Excerpts from a spatial dataset
^^^^^^^^

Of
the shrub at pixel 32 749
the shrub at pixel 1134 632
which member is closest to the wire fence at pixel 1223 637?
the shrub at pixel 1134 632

^^^^^^^^

## TASK GOAL:
Copy the listing above word for word, line by line.

## ANSWER TO THIS PROBLEM:
Of
the shrub at pixel 32 749
the shrub at pixel 1134 632
which member is closest to the wire fence at pixel 1223 637?
the shrub at pixel 1134 632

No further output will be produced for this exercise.